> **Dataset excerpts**

|---|

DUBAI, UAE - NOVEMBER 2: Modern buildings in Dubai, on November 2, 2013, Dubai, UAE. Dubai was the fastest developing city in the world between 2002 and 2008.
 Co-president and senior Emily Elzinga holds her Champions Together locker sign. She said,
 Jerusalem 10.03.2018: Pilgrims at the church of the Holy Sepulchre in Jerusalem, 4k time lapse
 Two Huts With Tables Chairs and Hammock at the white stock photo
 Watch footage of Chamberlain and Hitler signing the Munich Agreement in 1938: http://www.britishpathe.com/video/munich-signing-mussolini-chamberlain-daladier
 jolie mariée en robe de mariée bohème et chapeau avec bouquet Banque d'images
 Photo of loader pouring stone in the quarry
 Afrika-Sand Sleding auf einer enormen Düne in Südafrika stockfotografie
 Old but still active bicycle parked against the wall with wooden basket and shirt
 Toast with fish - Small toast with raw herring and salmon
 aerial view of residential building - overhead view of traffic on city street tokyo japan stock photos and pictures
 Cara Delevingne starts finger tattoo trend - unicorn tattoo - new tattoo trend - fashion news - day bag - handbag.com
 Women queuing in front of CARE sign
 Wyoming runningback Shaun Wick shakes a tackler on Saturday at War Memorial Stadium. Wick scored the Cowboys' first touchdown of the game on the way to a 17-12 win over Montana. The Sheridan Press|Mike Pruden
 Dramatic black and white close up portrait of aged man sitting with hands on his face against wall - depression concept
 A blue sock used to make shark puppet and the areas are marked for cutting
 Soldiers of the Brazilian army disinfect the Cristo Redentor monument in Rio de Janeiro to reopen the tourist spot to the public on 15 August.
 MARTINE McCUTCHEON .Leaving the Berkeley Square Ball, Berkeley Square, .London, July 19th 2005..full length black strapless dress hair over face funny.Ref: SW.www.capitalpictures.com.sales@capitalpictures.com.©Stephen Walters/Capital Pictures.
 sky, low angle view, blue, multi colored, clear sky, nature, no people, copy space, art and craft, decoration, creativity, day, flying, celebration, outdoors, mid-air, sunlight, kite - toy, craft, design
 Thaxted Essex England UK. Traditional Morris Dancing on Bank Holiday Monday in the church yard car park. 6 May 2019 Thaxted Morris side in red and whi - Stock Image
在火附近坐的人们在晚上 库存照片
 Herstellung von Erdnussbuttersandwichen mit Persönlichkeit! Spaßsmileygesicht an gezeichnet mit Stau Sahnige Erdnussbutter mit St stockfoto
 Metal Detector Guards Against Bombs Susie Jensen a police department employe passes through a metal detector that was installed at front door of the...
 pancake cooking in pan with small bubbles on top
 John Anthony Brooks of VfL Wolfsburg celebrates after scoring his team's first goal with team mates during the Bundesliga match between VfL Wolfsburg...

|---|

> **Task item**
Could you repeat every record above exactly as it is written?

> **Output for this task**
DUBAI, UAE - NOVEMBER 2: Modern buildings in Dubai, on November 2, 2013, Dubai, UAE. Dubai was the fastest developing city in the world between 2002 and 2008.
 Co-president and senior Emily Elzinga holds her Champions Together locker sign. She said,
 Jerusalem 10.03.2018: Pilgrims at the church of the Holy Sepulchre in Jerusalem, 4k time lapse
 Two Huts With Tables Chairs and Hammock at the white stock photo
 Watch footage of Chamberlain and Hitler signing the Munich Agreement in 1938: http://www.britishpathe.com/video/munich-signing-mussolini-chamberlain-daladier
 jolie mariée en robe de mariée bohème et chapeau avec bouquet Banque d'images
 Photo of loader pouring stone in the quarry
 Afrika-Sand Sleding auf einer enormen Düne in Südafrika stockfotografie
 Old but still active bicycle parked against the wall with wooden basket and shirt
 Toast with fish - Small toast with raw herring and salmon
 aerial view of residential building - overhead view of traffic on city street tokyo japan stock photos and pictures
 Cara Delevingne starts finger tattoo trend - unicorn tattoo - new tattoo trend - fashion news - day bag - handbag.com
 Women queuing in front of CARE sign
 Wyoming runningback Shaun Wick shakes a tackler on Saturday at War Memorial Stadium. Wick scored the Cowboys' first touchdown of the game on the way to a 17-12 win over Montana. The Sheridan Press|Mike Pruden
 Dramatic black and white close up portrait of aged man sitting with hands on his face against wall - depression concept
 A blue sock used to make shark puppet and the areas are marked for cutting
 Soldiers of the Brazilian army disinfect the Cristo Redentor monument in Rio de Janeiro to reopen the tourist spot to the public on 15 August.
 MARTINE McCUTCHEON .Leaving the Berkeley Square Ball, Berkeley Square, .London, July 19th 2005..full length black strapless dress hair over face funny.Ref: SW.www.capitalpictures.com.sales@capitalpictures.com.©Stephen Walters/Capital Pictures.
 sky, low angle view, blue, multi colored, clear sky, nature, no people, copy space, art and craft, decoration, creativity, day, flying, celebration, outdoors, mid-air, sunlight, kite - toy, craft, design
 Thaxted Essex England UK. Traditional Morris Dancing on Bank Holiday Monday in the church yard car park. 6 May 2019 Thaxted Morris side in red and whi - Stock Image
在火附近坐的人们在晚上 库存照片
 Herstellung von Erdnussbuttersandwichen mit Persönlichkeit! Spaßsmileygesicht an gezeichnet mit Stau Sahnige Erdnussbutter mit St stockfoto
 Metal Detector Guards Against Bombs Susie Jensen a police department employe passes through a metal detector that was installed at front door of the...
 pancake cooking in pan with small bubbles on top
 John Anthony Brooks of VfL Wolfsburg celebrates after scoring his team's first goal with team mates during the Bundesliga match between VfL Wolfsburg...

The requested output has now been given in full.